**Selected text:**

+ + + +

CHAOSTOCOSMOS

Saturday, 28 April 2007

Are you a genetic mutant?

image The Telegraph ask, "Do you have the after-hours gene?" in response to this story, "Gene explains why people are night owls". Left to it's own devices, which mostly it is, my body clock is mostly nocturnal. I was never good at getting up in the morning, even when I was a child. Not being able to get me up infuriated my mother and caused friction, but this wasn't my fault.
Steve comments, "I've been able to make my own hours for several years now. Often I will work through the night and go to sleep at 7 or 8 am for 6-7 hours. I'm either a night-owl or a vampire, I'm not yet certain."

Yep, that would be me too, which is great, because I can drift off to sleep easily in the early morning after watching some crappy Argentinian soap opera that's been consigned to the "graveyard shift", or Bob the Builder that's been scheduled for the early morning brats, neither of which require much concentration and are certainly more sleep inducing than the violence and horror they put on TV for adults at night.

In summer here night time is the only time when it's cool enough to think to be able to work efficiently and I concentrate much better in the quiet, when I know that nobody is going to disturb me.

Trying to conform to a normal day job used to be torture.

I'd have loved to have been able to claim a medical condition to explain my inability to arrive on time, which merely had me labelled as lazy.

My schedule still makes life difficult when, occasionally, I have to go somewhere and rejoin the "normal world." Trying to conform stresses me. Alarm clocks give me the jitters so I spend all day feeling like I've just had a mild shock, so I avoid them as much as possible.

+ + + +

**Records supplied:**

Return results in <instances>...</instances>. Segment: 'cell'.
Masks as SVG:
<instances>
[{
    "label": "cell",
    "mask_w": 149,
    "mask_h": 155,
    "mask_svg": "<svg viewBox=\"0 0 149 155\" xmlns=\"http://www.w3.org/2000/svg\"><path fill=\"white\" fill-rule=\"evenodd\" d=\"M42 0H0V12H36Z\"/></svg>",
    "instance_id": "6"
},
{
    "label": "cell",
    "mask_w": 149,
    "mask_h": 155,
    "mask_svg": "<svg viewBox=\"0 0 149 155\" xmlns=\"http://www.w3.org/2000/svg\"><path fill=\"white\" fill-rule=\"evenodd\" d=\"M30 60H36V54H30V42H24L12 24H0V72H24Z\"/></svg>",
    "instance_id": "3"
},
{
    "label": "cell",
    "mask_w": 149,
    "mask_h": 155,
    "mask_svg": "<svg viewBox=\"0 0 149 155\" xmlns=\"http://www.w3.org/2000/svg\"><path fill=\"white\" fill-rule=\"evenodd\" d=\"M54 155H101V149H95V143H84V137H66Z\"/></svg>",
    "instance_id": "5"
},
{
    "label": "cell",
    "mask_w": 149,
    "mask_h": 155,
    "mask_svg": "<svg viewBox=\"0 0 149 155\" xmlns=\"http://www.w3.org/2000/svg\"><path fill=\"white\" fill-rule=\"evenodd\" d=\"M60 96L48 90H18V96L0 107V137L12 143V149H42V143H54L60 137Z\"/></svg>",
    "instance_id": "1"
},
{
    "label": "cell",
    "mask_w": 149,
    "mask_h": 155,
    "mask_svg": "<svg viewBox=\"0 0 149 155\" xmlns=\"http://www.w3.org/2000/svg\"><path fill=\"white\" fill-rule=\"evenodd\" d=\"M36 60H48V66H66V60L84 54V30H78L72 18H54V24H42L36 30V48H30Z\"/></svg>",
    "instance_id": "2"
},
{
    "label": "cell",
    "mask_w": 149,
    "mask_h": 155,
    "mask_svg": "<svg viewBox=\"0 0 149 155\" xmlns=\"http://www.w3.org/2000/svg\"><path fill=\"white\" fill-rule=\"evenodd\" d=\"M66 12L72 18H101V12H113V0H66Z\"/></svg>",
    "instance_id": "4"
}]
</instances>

+ + + +

**Tasks:**
• A. Condense the paragraph of the night-owl blog post that begins "My schedule still makes life difficult" into two sentences, keeping its main facts.
• B. Proceed with the night-owl blog post, carrying on from its final paragraph about alarm clocks.

**Responses in order:**
• A. The writer's schedule still causes trouble on the occasional days when going somewhere means rejoining the "normal world," and conforming is stressful. Because alarm clocks bring on jitters that feel like a mild shock all day, the writer avoids them as much as possible.

• B.
One of the main reasons that life suits me at this latitude though is the almost equal length of days between winter and summer, because it doesn't matter if I do get up and see it or not, when faced with months without much of a glimpse of the sun further up the hemisphere, that does have a negative effect on my state of mental health. So, the report's findings look feasible to me, but also worrying.

One commenter, Steve Murphy MD, Clinical Genetics Fellow at Yale University, points out that all the study explains is "why mice may have altered sleep wake cycles". He also states in his blog post on the article, that the studies were carried out "in conjunction with Merck". Now, I guess science costs money and it's highly unlikely that any gets done without someone sponsoring it, but just 'spose they do prove that this "mutant gene" exists?

Will we "night owls" be considered as abnormal and expected to take the cure or, as another commenter suggests, "have us waking around with lobotomy scars on our heads because we did not conform to the statistical norms."

I've always liked being different. I thrive on it. I couldn't deal with "normality", mediocrity, boredom, monotony, conformity. I don't think society could either, but I bet too that it'll be hell bent on trying.

Gene explains why people are night owls

Pamela is a former accountant, recovering journalist and international cat herder, disabled and chronically sick with Myalgic Encephalomyelitis, Fibromyalgia and Cervical spondylosis, fluent in three languages; English, Spanish and Rubbish. Mostly writes in the latter. She likes Genealogy, Model Railways and Cats.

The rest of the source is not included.